Доказательство этому он находил постоянно. К нему приехала Полина, и он все меньше и меньше понимал ее поведение. Она теперь почти не говорила о Долорес, зато обстоятельно беседовала с Гийомом о книге, над которой тот работал. Он жаловался, что она отдалилась от него.
– Что вы хотите? – отвечала она. – Если доверие потеряно, восстановить его очень непросто. Я вам по-прежнему предана… Я не могу забыть, что вы совершили нечто, чего я от вас никак не могла ожидать. Теперь между нами всегда будет стоять это лицо, это тело…
– А что, если в результате этой ошибки я еще сильнее привязался к вам, если она помогла мне почувствовать, что вас заменить невозможно?
– Но мне, Гийом, чтобы это понять и почувствовать, совершенно не нужно было ваше латиноамериканское приключение.
Ему казалось, что она несправедлива и не может преодолеть горечь измены, а ведь он делает столько усилий, чтобы сблизиться с ней. Но он решил быть терпеливым. Когда подошла годовщина его встречи с Долорес, Полина стала заметно нервничать. Что касается дат, она была фетишисткой. Из письма Лолиты Гийом узнал, что она вновь собирается репетировать «Тессу». «Тебе ведь понравится, если я буду Верной нимфой?» На следующий день он написал ей письмо, которое, как он надеялся, станет прощальным.
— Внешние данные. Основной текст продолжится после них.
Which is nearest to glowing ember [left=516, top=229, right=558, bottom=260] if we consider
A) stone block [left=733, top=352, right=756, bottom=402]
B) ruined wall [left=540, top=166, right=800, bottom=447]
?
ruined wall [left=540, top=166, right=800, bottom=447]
Гийом Фонтен Долорес Гарсиа
Да, разумеется, мне хочется, чтобы моя нимфа была верной. Я тоже не могу забыть те волшебные дни. Вот уже скоро год, Лолита, как мы встретились. В годовщину нашего знакомства, если ты будешь в Лиме, зайди в ту маленькую барочную церковь Магдалины и подумай обо мне немного. Тому, кто уехал навсегда, нельзя посвятить жизнь, но ему можно посвятить минуту своей жизни – и молитву. Неужели все это было на самом деле? Здесь, в этом безмятежном краю, бывают моменты, когда я начинаю в этом сомневаться. Затем из глубины души поднимаются воспоминания: твой первый взгляд, который сразу околдовал меня, длинная рука, приподнимающая волосы, лицо, преображенное страстью или покаянием. Эти образы по-прежнему остаются в моем сердце такими чистыми и яркими, что, вспоминая эти дни, я не чувствую ни сожаления, ни раскаяния. Я словно читаю прекрасную книгу, где благодаря необыкновенной прозорливости автора описывается жизнь, которую я сам хотел бы прожить. Как знать? Может быть, и лучше, что, выйдя однажды в таинственный город из мира колдовского и волшебного, ты вернулась обратно, не утратив ни капли своего необыкновенного очарования. Ты останешься для меня той, кто никогда не состарится и не изменится. А что касается меня, пусть лучше я существую для тебя лишь в мире воспоминаний, где приближающаяся ночь не сможет поглотить мои последние дни юности. Прощай, Лолита. Трудись. Твой талант тебя обязывает. Прощай.